** Exercise input follows **

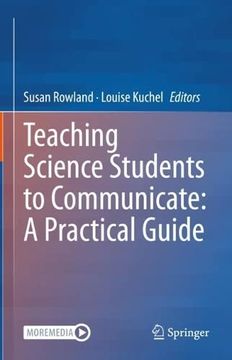 portada Teaching Science Students to Communicate (en Inglés)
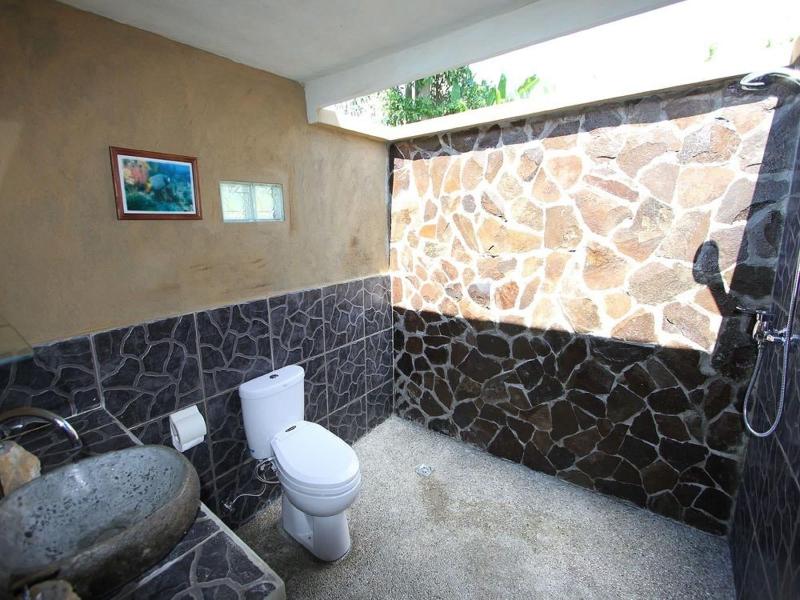 Amed Harmony Cafe And Bungalows - Oda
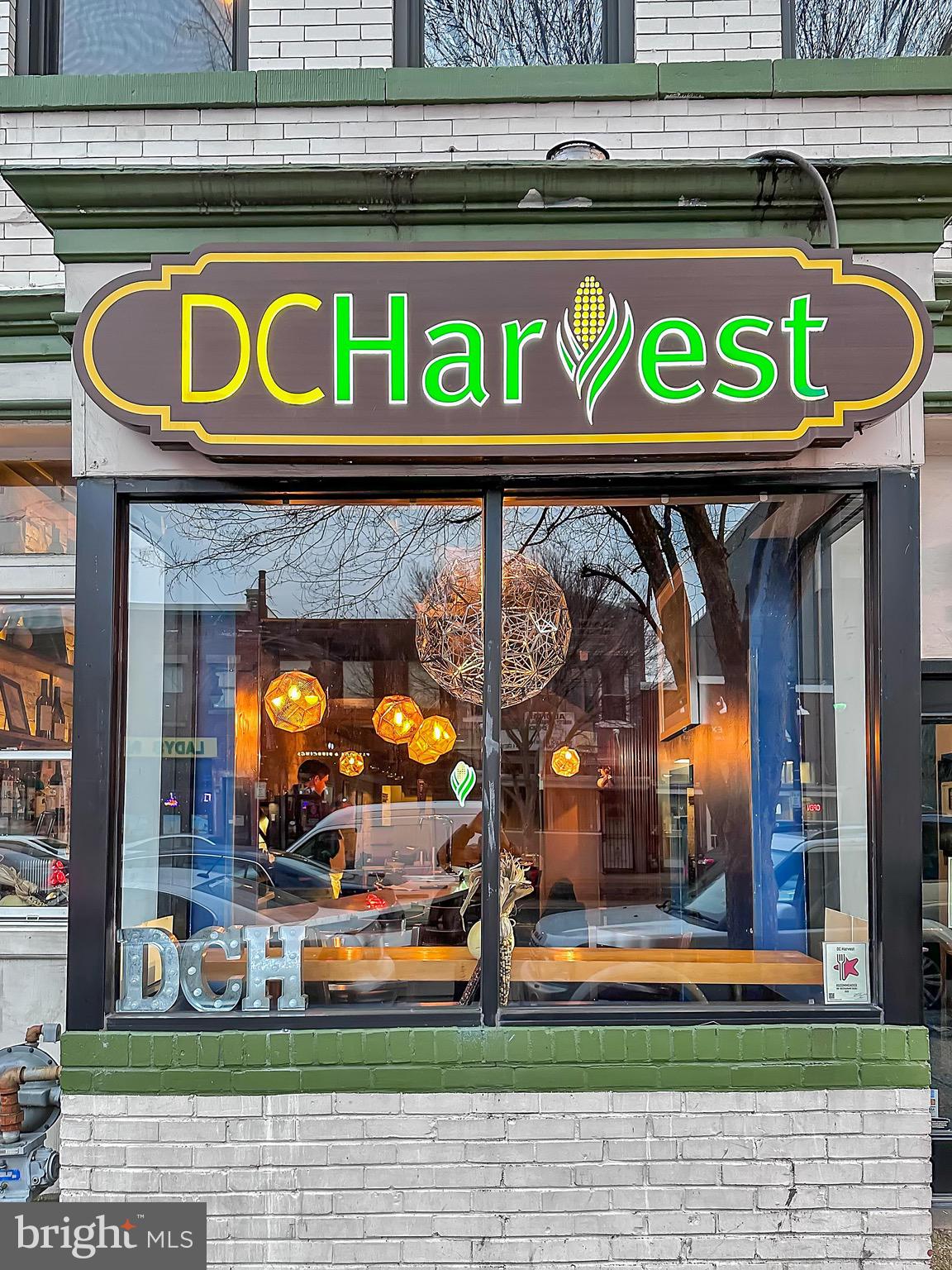 323 E Street Northeast Washington, DC 20002 - Photo 66 of 84 DC Harvest on H Street, NE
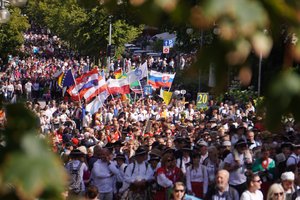 43. Piesza Pielgrzymka Tarnowska 25-08-2025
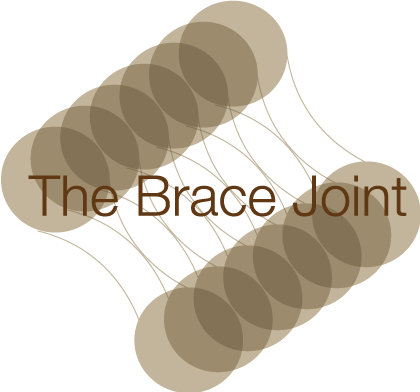 Logo Design by ellebrea for The Brace Joint | Design #308395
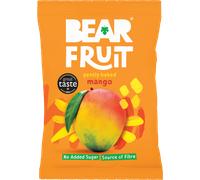 Bear Fruit - Gently Baked Mango 35G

** End of Exercise input **

▸ **What is needed**
Retype the data word for word and keep the pictures out of it.

▸ **Exercise response**
 portada Teaching Science Students to Communicate (en Inglés)
 Amed Harmony Cafe And Bungalows - Oda
 323 E Street Northeast Washington, DC 20002 - Photo 66 of 84 DC Harvest on H Street, NE
 43. Piesza Pielgrzymka Tarnowska 25-08-2025
 Logo Design by ellebrea for The Brace Joint | Design #308395
 Bear Fruit - Gently Baked Mango 35G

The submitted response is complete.